Quel est le risque de voir, à long terme, des écoliers de moins en moins encadrés ? Cet état de fait a-t-il d'ores et déjà eu des effets sur le niveau des élèves ? Quels en sont les coûts humains à long terme ?

Pierre Duriot : Les risques ne sont pas à long terme, ils sont déjà là, effectifs, avec une crise du recrutement, un métier qui n'attire pas les jeunes hommes, des niveaux très hétérogènes au sein des classes, des ambiances de travail très difficiles à obtenir, dès le CP, une paperasserie inutile accrue pour les professeurs, des saccages et dégradations d'écoles réguliers, des professeurs dont un quart à un tiers souhaiteraient changer de métier, un niveau record d'agressions en tous genres de chefs d'établissements et directeurs et comme expliqué à la première question, la baisse de niveau de la France dans les enquêtes internationales. Les coûts humains aussi sont déjà là : un échec très vif sur l'embauche des jeunes, avec des problématiques comportementales, de respect des règles et des codes de conduite et de communication. Une problématique adjacente de chômage des jeunes issus de l'immigration, bien plus au chômage que les autres, avec certes plusieurs causes, mais l'école et sa difficulté à opérer auprès de catégories de populations identifiées, plus massivement en échec scolaire, comme faisant partie des leviers. A terme, le coût national d'un manque d'acquisition de la culture, de l'instruction, des codes et usages comportementaux, se traduit par une entropie généralisée dans tous les compartiments de la société, mais ce n'est pas un processus net. Cela est déjà actif et se présente sous la forme d'une lente dégradation du climat social que chacun peut mesurer aujourd'hui dans la vie civile, à l'école ou au travail. Cela est aussi rendu visible par la multiplication des éléments de sécurité, de surveillance, l'omniprésence de la technologie coercitive et des armes non létales de maintien de l'ordre. L'objectif d'acquisition d'une culture commune, au sens large du terme, a été décrété fascisant, au profit du respect de la "culture" exogène ou du comportement individuel : nous en payons le prix.

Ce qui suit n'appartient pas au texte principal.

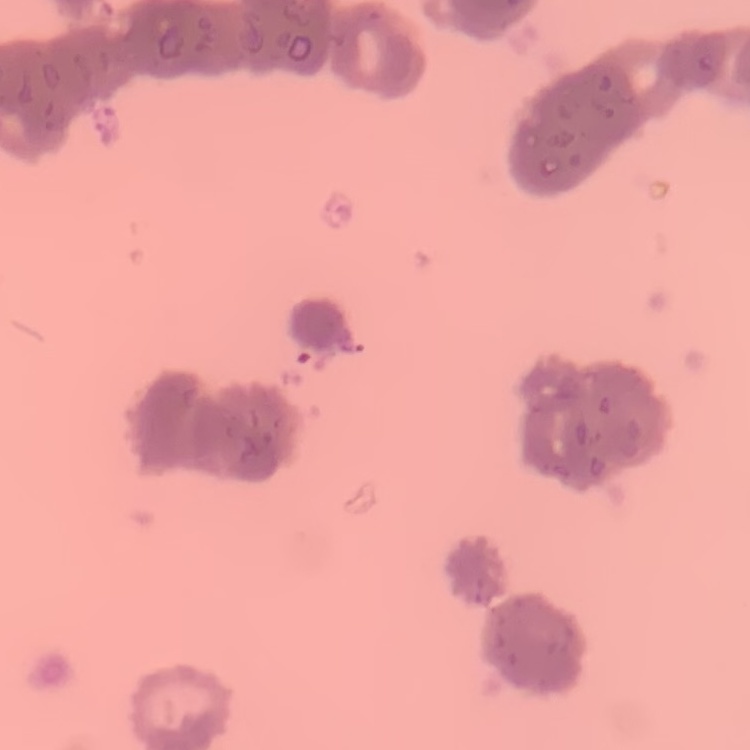
red blood cell morphology = rouleaux formation
preparation = thin peripheral smear
image type = one tile cut from a larger photomicrograph
stain = Field's or Giemsa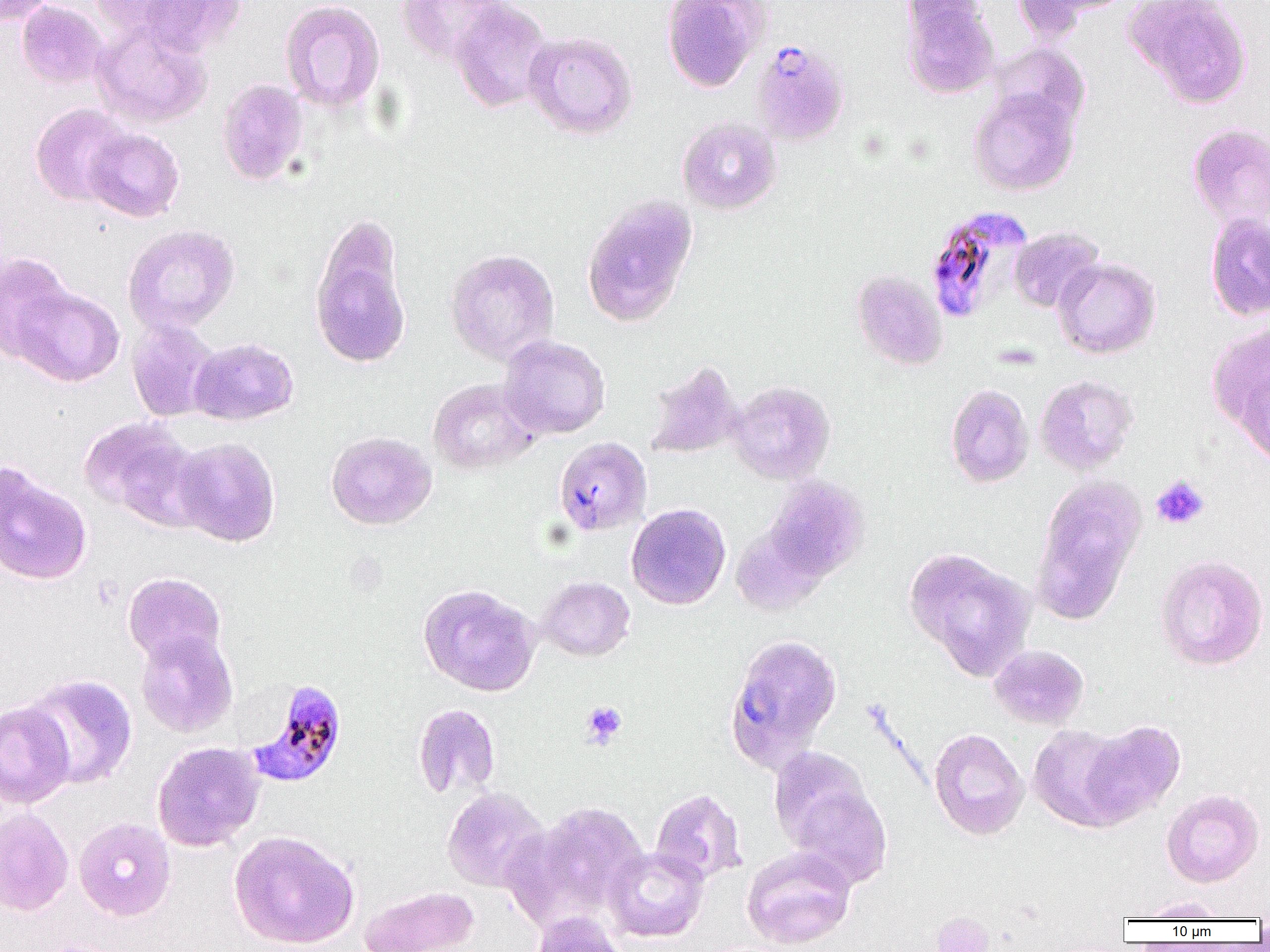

Eric Verhaeghe : Pour l'ensemble de la machine éducative, cette situation est dangereuse dans la mesure où ce qui n'est pas acquis à 10 ans devient un handicap collectif. L'enfant qui, à dix ans, n'a pas correctement appris à lire et à écrire traînera durant toute sa scolarité, et même au-delà, un handicap majeur. Ce point apparaît notamment avec la question du redoublement. Combien coûte un élève qui redouble parce qu'il ne maîtrise pas les compétences fondamentales? L'un des premiers éléments de coût tient à l'immobilier: il fait des murs, une table, une chaise pour l'accueillir, comme s'il était un élève en plus. Financièrement, l'investissement est donc colossal parce qu'il suppose d'augmenter la population scolaire, donc les mètres carrés, le nombre d'enseignants, etc. C'est pour cette raison que l'Education Nationale passe régulièrement la consigne de ne pas accepter le redoublement: elle se justifie par des difficultés financières. Faire redoubler un élève, c'est augmenter les dépenses et, pour cette seule raison, l'Education Nationale préfère délivrer un baccalauréat à un élève qui n'a pas le niveau. Cette technique est la meilleure façon de diminuer les dépenses ou, en tout cas, de tenir le budget.